What is expected
Please rewrite the passage below starting at "My immediate thought" and ending at "take his advice.", with "coffee shop" replaced by "diner".

I peered up from my phone, my wife nudged me and said, “She’s talking to you!”

I shook my head and responded with a hushed tone, “No, she’s not.”

Pastor Stacy continued and what she said raised the hair on my arms. As she continued, she nearly repeated verbatim the conversation that Julia and I had shared on our front porch just two days before.

My immediate thought was to talk to Pastor Stacy about this, but again, I received a message I deemed to be from God, and that message was to speak to Pastor Keith.

 

Keith serves as the Executive Pastor at our church. And while I had no logical reason not to talk to Keith, he wasn’t someone I necessarily wanted to seek out. But, I decided that maybe I should start listening to the directions I had been given.

I sent Keith an email, to which he quickly responded, and we arranged to meet at a local coffee shop.

 

Not sure if I was losing my mind or being instructed by God, I sat down with Keith for clarity.

He assured me that I was indeed not crazy, and it was his supportive nature that helped me sort through the many happenings in my life. He encouraged me to take time and to pray about it. He wanted to know if God would continue to talk to me. I decided to take his advice. 

I took the next month to pray about what God wanted me to do. Praying was not easy for me, but I did my best to immerse myself in conversation with God.  I prayed aloud with deep sincerity. I asked God to show me signs, I asked for things I was unsure He could or would deliver. But, he did. Even things I deemed impossible.

I was hosting a number of softball camps on the East Coast. Rain was predicted nearly every day - which would force us to cancel our work. Rain forecasts varied in different locations from 40%-90% each day.

[Collected data entries]
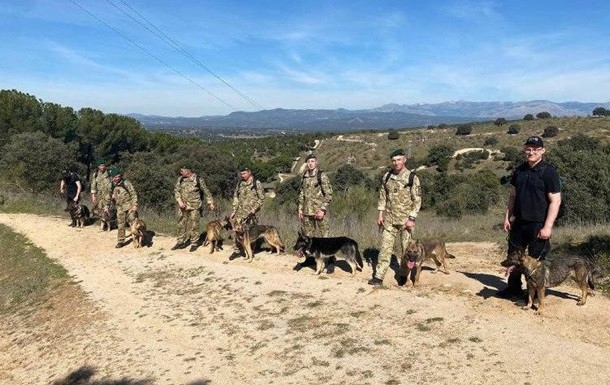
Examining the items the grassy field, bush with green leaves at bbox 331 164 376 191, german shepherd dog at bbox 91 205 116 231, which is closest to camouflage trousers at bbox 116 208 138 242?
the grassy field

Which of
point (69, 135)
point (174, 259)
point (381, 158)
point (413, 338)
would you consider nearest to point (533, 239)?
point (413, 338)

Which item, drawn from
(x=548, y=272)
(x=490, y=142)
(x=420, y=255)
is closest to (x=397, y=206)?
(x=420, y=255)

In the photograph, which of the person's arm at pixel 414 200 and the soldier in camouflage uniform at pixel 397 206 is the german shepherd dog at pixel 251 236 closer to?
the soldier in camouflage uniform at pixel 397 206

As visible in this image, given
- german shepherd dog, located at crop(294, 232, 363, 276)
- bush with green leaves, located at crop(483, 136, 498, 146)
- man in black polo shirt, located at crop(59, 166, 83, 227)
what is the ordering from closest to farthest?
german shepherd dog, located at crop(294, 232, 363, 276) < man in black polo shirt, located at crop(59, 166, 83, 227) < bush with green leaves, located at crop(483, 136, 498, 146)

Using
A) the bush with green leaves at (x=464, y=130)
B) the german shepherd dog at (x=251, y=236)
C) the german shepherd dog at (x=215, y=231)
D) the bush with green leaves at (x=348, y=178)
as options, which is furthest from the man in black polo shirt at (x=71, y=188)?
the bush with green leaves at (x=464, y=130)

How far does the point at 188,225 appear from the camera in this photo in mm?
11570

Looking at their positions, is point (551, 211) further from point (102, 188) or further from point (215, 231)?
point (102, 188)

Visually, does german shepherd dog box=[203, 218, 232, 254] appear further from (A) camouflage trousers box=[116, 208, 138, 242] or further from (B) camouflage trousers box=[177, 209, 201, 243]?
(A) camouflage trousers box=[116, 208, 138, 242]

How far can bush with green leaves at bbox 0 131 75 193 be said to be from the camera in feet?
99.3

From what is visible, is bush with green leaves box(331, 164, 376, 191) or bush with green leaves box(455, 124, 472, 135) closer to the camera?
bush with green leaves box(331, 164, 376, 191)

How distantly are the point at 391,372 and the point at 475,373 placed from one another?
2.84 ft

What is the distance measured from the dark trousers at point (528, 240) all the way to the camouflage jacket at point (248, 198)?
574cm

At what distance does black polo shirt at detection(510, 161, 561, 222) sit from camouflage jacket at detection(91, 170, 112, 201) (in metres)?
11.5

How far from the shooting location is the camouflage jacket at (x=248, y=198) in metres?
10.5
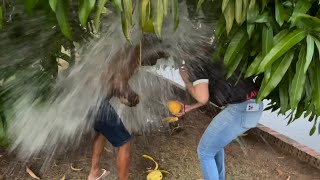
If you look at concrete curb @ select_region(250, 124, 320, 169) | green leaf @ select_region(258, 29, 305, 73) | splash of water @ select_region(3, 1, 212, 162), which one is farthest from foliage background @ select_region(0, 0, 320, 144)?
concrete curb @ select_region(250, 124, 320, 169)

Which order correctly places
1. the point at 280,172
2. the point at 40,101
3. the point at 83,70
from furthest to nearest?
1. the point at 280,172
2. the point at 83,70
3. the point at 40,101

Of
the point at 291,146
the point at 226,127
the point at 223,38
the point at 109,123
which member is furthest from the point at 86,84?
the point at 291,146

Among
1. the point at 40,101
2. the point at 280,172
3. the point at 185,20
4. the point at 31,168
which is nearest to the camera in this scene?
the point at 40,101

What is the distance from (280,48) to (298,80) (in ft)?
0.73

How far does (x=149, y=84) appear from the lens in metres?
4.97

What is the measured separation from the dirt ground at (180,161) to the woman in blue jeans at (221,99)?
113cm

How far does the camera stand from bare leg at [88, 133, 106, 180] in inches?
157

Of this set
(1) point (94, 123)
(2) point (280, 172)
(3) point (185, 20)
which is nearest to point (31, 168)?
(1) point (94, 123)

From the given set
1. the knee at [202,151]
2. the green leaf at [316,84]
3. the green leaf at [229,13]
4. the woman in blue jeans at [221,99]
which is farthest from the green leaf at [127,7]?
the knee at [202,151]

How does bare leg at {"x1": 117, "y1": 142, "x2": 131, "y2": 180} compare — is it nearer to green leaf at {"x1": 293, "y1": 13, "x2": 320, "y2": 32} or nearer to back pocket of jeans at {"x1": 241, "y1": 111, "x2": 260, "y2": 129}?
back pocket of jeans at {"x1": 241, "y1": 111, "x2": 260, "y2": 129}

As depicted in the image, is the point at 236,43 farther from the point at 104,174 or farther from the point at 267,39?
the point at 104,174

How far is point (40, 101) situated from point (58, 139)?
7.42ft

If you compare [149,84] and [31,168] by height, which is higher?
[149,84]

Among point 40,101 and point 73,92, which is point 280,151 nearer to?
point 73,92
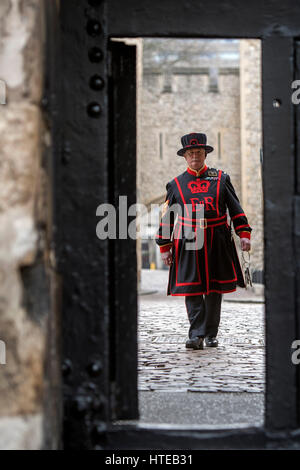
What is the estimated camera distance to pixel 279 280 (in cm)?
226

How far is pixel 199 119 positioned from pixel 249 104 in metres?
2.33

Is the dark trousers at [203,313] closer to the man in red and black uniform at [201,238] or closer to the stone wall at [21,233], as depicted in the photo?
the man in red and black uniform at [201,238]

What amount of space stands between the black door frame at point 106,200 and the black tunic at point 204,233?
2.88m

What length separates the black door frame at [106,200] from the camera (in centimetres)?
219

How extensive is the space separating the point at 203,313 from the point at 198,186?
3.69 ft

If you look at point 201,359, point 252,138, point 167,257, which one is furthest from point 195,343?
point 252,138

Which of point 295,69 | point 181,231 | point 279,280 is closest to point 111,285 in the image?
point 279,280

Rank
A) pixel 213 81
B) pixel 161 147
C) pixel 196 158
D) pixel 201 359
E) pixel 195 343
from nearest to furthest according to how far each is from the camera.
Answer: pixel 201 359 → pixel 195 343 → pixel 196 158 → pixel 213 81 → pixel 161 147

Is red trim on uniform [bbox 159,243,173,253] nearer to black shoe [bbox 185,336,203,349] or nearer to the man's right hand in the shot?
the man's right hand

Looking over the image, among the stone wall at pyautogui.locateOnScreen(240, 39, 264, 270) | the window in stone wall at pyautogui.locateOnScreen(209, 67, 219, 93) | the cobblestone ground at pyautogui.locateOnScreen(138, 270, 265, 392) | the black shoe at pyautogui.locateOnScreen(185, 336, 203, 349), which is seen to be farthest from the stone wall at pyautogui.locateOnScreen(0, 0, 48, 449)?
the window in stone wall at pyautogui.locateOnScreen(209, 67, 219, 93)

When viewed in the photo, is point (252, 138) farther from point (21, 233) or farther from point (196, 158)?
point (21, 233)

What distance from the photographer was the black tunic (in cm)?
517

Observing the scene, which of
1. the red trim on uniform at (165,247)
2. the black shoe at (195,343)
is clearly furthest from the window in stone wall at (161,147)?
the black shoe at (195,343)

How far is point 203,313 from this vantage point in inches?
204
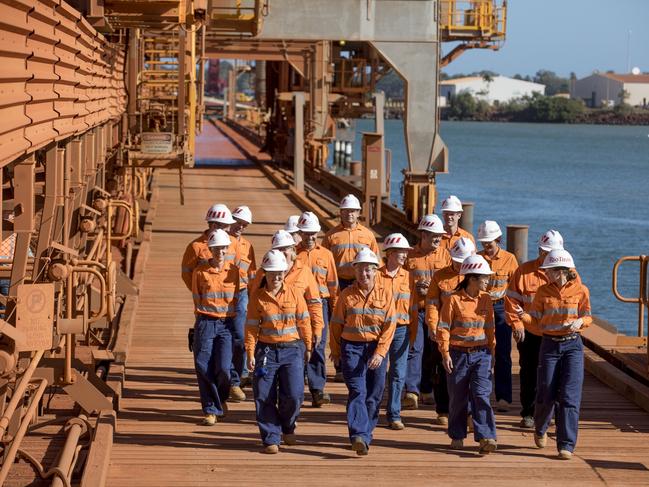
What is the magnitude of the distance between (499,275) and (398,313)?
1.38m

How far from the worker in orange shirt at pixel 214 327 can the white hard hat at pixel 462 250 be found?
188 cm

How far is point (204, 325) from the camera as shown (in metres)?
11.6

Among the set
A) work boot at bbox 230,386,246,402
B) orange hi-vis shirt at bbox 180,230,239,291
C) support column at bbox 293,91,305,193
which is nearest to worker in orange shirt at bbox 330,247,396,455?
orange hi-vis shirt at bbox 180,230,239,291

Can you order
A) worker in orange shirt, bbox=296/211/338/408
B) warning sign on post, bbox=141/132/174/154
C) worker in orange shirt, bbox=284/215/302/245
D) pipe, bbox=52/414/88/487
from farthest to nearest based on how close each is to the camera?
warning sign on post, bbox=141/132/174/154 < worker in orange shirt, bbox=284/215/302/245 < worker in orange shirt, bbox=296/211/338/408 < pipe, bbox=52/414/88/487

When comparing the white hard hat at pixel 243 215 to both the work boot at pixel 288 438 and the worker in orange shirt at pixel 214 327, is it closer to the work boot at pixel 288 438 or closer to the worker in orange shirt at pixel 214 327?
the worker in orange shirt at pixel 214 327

--

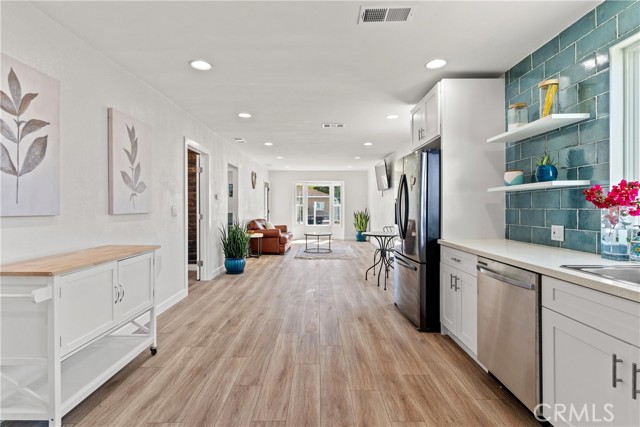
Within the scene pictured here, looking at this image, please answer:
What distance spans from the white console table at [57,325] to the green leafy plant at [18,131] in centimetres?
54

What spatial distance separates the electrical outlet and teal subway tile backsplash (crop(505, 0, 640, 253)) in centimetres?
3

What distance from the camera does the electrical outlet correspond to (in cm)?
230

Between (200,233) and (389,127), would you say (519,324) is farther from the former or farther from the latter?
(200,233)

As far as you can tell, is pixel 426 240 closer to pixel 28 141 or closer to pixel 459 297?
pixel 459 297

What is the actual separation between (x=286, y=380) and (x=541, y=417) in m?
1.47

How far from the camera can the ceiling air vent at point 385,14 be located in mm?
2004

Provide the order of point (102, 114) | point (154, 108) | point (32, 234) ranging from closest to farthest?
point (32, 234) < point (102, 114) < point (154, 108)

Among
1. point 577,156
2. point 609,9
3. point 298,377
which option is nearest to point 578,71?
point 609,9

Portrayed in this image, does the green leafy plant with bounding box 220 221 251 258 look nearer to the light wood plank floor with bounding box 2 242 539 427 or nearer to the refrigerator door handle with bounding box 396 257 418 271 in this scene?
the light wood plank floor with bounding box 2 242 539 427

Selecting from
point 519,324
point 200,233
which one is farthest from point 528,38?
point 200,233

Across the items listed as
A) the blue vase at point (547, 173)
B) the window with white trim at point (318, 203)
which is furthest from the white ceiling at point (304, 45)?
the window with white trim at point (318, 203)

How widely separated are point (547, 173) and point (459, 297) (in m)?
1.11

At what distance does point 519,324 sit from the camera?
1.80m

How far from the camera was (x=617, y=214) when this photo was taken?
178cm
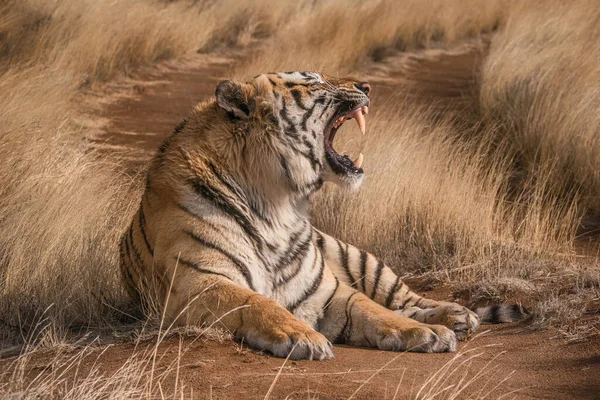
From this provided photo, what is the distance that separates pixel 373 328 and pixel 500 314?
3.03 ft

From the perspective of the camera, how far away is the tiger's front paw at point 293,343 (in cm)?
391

* * *

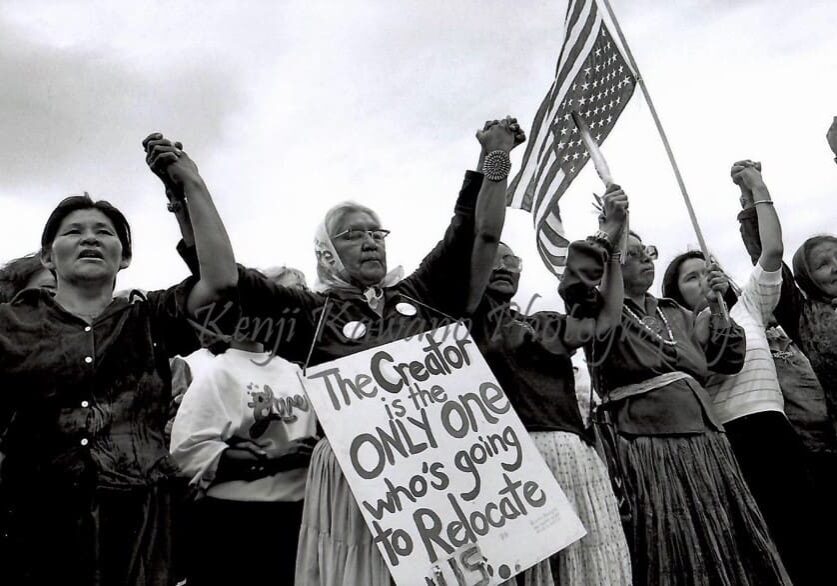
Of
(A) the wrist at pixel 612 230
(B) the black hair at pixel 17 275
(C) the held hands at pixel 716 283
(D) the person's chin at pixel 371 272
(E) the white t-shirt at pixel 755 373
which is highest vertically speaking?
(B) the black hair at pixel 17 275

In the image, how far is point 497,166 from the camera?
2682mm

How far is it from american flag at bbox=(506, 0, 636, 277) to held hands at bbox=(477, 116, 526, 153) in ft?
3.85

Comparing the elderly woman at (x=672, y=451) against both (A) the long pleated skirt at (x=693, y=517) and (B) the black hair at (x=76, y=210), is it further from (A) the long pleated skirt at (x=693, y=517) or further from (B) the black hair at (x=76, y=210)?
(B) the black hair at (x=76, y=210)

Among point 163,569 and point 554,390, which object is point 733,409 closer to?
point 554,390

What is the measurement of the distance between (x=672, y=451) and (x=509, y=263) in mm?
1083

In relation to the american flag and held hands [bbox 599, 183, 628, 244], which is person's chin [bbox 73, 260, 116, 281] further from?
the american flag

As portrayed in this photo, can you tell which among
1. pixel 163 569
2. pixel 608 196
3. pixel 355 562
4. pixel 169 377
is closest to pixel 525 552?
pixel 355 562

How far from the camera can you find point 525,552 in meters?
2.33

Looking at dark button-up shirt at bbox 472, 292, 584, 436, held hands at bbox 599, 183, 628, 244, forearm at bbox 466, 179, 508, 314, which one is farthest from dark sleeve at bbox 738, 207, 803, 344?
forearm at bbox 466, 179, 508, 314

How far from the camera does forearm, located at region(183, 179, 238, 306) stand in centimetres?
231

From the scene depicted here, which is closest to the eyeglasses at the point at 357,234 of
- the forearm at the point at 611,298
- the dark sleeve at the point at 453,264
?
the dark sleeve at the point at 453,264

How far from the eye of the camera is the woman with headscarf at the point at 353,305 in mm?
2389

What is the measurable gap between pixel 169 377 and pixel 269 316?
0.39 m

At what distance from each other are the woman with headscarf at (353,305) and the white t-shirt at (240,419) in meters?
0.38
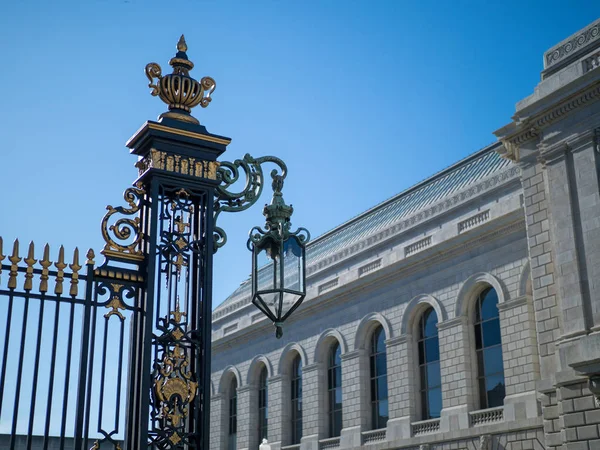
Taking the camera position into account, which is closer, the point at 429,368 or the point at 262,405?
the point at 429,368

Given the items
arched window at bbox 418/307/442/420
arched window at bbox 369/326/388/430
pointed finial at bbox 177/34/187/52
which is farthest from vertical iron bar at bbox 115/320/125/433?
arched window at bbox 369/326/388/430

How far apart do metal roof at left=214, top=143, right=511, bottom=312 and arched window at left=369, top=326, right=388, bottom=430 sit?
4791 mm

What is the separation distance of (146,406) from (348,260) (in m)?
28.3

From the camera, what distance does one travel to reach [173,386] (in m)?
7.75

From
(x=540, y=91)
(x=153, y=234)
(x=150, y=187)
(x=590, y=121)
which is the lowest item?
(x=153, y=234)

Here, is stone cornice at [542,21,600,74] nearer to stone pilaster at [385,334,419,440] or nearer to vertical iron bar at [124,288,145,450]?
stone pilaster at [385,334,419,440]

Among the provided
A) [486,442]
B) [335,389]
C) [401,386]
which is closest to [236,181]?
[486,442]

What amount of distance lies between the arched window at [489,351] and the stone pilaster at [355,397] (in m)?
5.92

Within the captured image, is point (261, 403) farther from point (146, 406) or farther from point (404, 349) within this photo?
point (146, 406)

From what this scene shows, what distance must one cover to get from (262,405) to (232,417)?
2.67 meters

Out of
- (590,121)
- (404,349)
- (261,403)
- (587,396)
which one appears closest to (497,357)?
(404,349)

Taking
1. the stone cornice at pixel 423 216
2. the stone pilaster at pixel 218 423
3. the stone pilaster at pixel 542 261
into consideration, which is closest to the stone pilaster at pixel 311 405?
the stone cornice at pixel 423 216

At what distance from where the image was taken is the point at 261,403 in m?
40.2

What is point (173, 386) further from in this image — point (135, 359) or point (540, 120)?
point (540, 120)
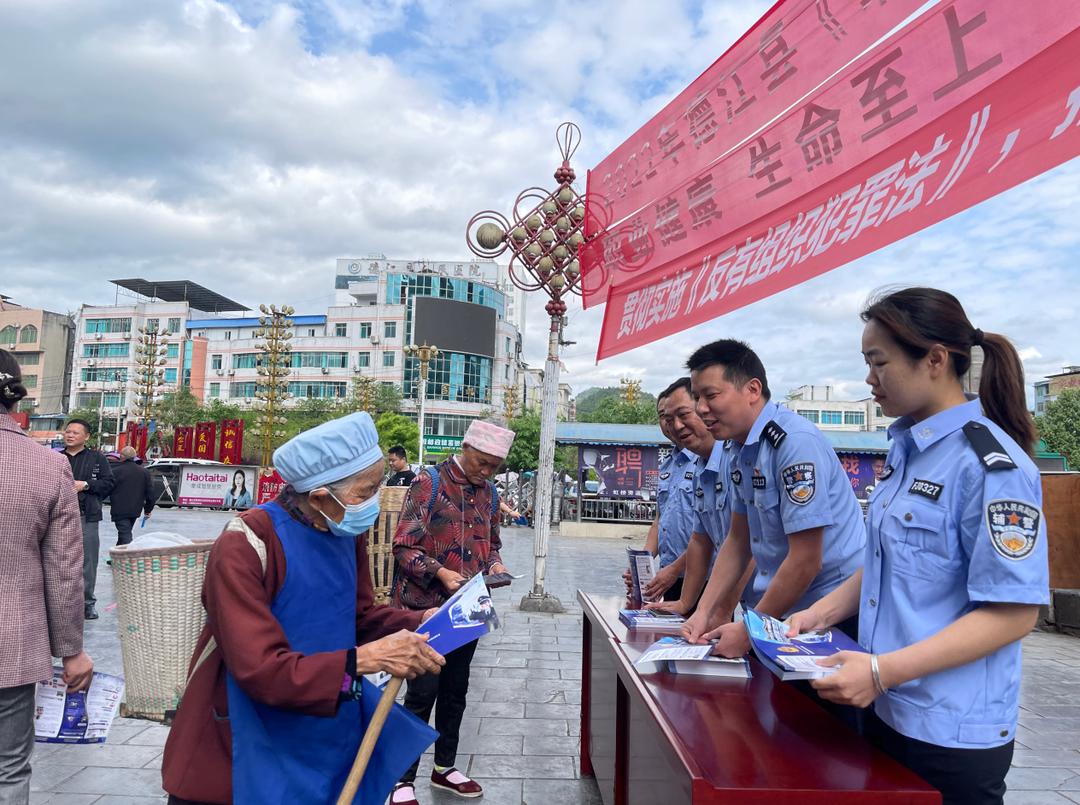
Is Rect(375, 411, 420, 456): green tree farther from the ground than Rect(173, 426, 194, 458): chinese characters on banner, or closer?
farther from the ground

Written answer
My immediate thought was to talk to Pastor Stacy about this, but again, I received a message I deemed to be from God, and that message was to speak to Pastor Keith.

 

Keith serves as the Executive Pastor at our church. And while I had no logical reason not to talk to Keith, he wasn’t someone I necessarily wanted to seek out. But, I decided that maybe I should start listening to the directions I had been given.

I sent Keith an email, to which he quickly responded, and we arranged to meet at a local diner.

 

Not sure if I was losing my mind or being instructed by God, I sat down with Keith for clarity.

He assured me that I was indeed not crazy, and it was his supportive nature that helped me sort through the many happenings in my life. He encouraged me to take time and to pray about it. He wanted to know if God would continue to talk to me. I decided to take his advice.